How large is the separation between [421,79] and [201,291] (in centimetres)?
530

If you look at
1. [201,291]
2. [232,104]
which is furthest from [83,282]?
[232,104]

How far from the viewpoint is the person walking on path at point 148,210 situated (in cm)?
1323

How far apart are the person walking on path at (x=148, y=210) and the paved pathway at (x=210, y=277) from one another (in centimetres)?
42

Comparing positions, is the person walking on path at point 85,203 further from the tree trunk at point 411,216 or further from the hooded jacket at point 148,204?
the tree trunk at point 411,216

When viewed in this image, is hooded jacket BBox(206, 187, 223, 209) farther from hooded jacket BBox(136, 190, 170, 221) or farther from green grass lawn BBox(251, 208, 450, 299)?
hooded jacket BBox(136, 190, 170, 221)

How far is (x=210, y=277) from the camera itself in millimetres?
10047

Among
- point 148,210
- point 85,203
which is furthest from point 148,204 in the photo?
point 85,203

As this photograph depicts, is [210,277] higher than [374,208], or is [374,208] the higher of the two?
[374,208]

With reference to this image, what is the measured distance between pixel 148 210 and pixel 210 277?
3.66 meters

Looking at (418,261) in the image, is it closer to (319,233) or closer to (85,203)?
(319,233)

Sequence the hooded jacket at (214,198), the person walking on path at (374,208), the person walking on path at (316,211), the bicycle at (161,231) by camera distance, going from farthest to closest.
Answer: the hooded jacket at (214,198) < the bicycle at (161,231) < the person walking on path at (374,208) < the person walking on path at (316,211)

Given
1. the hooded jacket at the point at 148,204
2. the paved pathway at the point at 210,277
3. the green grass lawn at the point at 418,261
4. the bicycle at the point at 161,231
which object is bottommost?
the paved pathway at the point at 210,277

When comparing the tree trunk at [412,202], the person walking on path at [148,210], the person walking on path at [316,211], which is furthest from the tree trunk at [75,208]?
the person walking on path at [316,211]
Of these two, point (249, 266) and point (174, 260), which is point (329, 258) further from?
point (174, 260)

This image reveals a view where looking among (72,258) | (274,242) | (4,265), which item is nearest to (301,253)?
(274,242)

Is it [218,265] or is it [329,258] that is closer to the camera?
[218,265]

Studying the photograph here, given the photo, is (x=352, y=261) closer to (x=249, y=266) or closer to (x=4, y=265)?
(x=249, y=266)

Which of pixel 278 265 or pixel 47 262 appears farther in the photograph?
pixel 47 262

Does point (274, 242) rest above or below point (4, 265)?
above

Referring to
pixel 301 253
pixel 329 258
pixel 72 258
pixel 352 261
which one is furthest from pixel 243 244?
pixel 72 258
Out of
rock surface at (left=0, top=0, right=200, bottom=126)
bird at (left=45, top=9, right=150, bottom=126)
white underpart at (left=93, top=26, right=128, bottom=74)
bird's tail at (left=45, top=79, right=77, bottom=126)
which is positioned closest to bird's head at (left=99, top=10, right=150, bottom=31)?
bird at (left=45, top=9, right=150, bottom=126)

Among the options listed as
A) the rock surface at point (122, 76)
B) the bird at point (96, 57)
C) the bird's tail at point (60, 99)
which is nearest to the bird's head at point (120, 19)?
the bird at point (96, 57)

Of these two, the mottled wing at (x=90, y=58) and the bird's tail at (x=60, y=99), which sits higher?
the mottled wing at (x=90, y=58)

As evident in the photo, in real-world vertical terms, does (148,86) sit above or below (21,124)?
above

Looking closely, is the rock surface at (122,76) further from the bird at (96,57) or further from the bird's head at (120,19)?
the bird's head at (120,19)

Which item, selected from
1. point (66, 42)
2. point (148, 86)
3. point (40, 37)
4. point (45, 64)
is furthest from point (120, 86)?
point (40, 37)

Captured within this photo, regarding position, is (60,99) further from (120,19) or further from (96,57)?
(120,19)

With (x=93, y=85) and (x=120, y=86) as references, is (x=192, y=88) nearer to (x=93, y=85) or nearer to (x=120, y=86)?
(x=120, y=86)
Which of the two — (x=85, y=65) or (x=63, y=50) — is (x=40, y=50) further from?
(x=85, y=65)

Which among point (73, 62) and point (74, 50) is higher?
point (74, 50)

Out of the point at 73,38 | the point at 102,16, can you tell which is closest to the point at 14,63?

- - -

Problem to solve —
Reproduce the entire listing above word for word, from its first line through its last.

Output of the task —
How large is the separation between [421,79] and [201,291] (in centimetres)?
530

If you look at
1. [201,291]
2. [232,104]
which is furthest from [83,282]?
[232,104]

How far from the viewpoint is the person walking on path at point 148,210 situated (in cm)?
1323

How far apart are the person walking on path at (x=148, y=210) and the paved pathway at (x=210, y=277) from one another (in centimetres)?
42

Comparing positions, is the person walking on path at point 85,203 further from the tree trunk at point 411,216 or further from the hooded jacket at point 148,204?
the tree trunk at point 411,216

When viewed in this image, is hooded jacket BBox(206, 187, 223, 209) farther from hooded jacket BBox(136, 190, 170, 221) or farther from green grass lawn BBox(251, 208, 450, 299)?
hooded jacket BBox(136, 190, 170, 221)

How far is (x=210, y=277) from the camera itself in millimetres?
10047

Among
- point 148,210
- point 85,203
which is furthest from point 148,204 in the photo?
point 85,203

As this photograph depicts, is [210,277] higher than [374,208], or is [374,208] the higher of the two?
[374,208]

With reference to this image, what is the measured distance between pixel 148 210 and pixel 210 277?
3.66 meters

Looking at (418,261) in the image, is it closer to (319,233) or closer to (85,203)?
(319,233)

Sequence the hooded jacket at (214,198), the person walking on path at (374,208), the person walking on path at (316,211), the bicycle at (161,231) by camera distance, going from farthest to closest.
Answer: the hooded jacket at (214,198) < the bicycle at (161,231) < the person walking on path at (374,208) < the person walking on path at (316,211)

Given
1. the hooded jacket at the point at 148,204
2. the paved pathway at the point at 210,277
3. the green grass lawn at the point at 418,261
4. the bicycle at the point at 161,231
which object is bottommost?
the paved pathway at the point at 210,277

When comparing the tree trunk at [412,202], the person walking on path at [148,210], the person walking on path at [316,211], which is furthest from the tree trunk at [75,208]?
the person walking on path at [316,211]
Of these two, point (249, 266) and point (174, 260), which is point (329, 258) further from?
point (174, 260)

This image reveals a view where looking among (72,258) | (274,242) | (4,265), which item is nearest to (301,253)?
(274,242)

Is it [218,265] or is it [329,258] that is closer to the camera?
[218,265]

Studying the photograph here, given the photo, is (x=352, y=261) closer to (x=249, y=266) or closer to (x=4, y=265)?
(x=249, y=266)

Which of pixel 278 265 or pixel 47 262 appears farther in the photograph?
pixel 47 262

Does point (274, 242) rest above or below point (4, 265)?
above

Referring to
pixel 301 253
pixel 329 258
pixel 72 258
pixel 352 261
which one is furthest from pixel 243 244?
pixel 72 258
Out of
rock surface at (left=0, top=0, right=200, bottom=126)
bird at (left=45, top=9, right=150, bottom=126)
white underpart at (left=93, top=26, right=128, bottom=74)
bird's tail at (left=45, top=79, right=77, bottom=126)
which is positioned closest to bird's head at (left=99, top=10, right=150, bottom=31)?
bird at (left=45, top=9, right=150, bottom=126)

Among the options listed as
A) the rock surface at point (122, 76)
B) the bird at point (96, 57)
C) the bird's tail at point (60, 99)
which is nearest to the bird's head at point (120, 19)?
the bird at point (96, 57)

Of these two, the mottled wing at (x=90, y=58) and the bird's tail at (x=60, y=99), which sits higher?
the mottled wing at (x=90, y=58)

As evident in the photo, in real-world vertical terms, does (148,86) sit above or below (21,124)?
above

Looking closely, is the rock surface at (122,76) further from the bird at (96,57) or further from the bird's head at (120,19)?
the bird's head at (120,19)

Which item, selected from
1. point (66, 42)
2. point (148, 86)
3. point (40, 37)
4. point (45, 64)
is furthest from point (120, 86)?
point (40, 37)

Captured within this photo, regarding position, is (60,99) further from (120,19) or further from (96,57)?
(120,19)

With (x=93, y=85) and (x=120, y=86) as references, is (x=192, y=88) nearer to (x=93, y=85) or nearer to (x=120, y=86)?
(x=120, y=86)
Which of the two — (x=85, y=65) or (x=63, y=50) — is (x=40, y=50) further from?
(x=85, y=65)

Which among point (73, 62) and point (74, 50) is higher?
point (74, 50)

Out of the point at 73,38 | the point at 102,16, can you tell which is closest to the point at 14,63?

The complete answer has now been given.